● Task to carry out
Rewrite the lines as a numbered list, starting at the line that contains "Looking from the" and ending at the last line, with blank lines left out.

● Listed entries
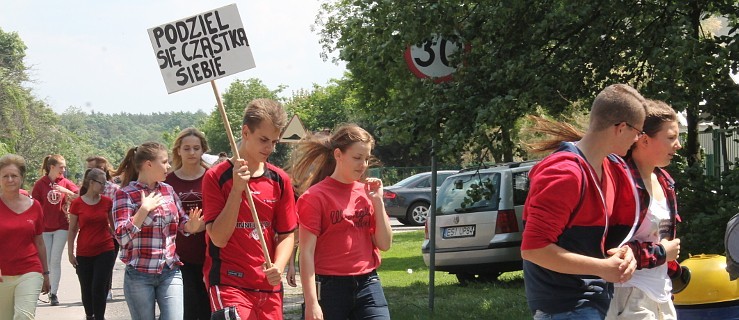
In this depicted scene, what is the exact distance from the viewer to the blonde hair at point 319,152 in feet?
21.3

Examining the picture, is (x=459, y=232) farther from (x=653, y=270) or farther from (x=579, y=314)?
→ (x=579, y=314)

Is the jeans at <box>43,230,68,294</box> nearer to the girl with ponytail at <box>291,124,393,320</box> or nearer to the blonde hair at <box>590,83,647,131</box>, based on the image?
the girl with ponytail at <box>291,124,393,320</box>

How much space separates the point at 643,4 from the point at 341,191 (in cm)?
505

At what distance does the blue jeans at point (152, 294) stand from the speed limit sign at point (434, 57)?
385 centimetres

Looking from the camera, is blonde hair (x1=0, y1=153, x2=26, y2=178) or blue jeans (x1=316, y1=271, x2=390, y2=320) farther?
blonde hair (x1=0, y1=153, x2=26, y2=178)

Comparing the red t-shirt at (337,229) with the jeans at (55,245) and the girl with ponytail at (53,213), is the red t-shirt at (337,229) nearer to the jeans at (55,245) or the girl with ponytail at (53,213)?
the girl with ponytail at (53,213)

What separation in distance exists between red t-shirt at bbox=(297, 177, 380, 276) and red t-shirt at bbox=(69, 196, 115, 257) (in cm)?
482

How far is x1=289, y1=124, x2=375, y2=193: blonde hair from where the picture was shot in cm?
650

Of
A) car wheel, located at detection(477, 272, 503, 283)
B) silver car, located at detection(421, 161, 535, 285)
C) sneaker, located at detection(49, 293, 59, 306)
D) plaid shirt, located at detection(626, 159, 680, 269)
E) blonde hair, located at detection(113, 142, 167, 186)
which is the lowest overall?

● Problem solution
1. Looking from the camera, is blonde hair (x1=0, y1=153, x2=26, y2=178) or blue jeans (x1=316, y1=271, x2=390, y2=320) farther?
2. blonde hair (x1=0, y1=153, x2=26, y2=178)
3. Comparing the red t-shirt at (337,229) with the jeans at (55,245) and the girl with ponytail at (53,213), is the red t-shirt at (337,229) nearer to the jeans at (55,245) or the girl with ponytail at (53,213)?
4. the girl with ponytail at (53,213)
5. What separation in distance exists between red t-shirt at bbox=(297, 177, 380, 276) and red t-shirt at bbox=(69, 196, 115, 257) (in cm)?
6. 482
7. How far is x1=289, y1=124, x2=375, y2=193: blonde hair from where the picture was shot in cm?
8. 650
9. Of
10. A) car wheel, located at detection(477, 272, 503, 283)
11. B) silver car, located at detection(421, 161, 535, 285)
12. C) sneaker, located at detection(49, 293, 59, 306)
13. D) plaid shirt, located at detection(626, 159, 680, 269)
14. E) blonde hair, located at detection(113, 142, 167, 186)
15. which is the lowest overall?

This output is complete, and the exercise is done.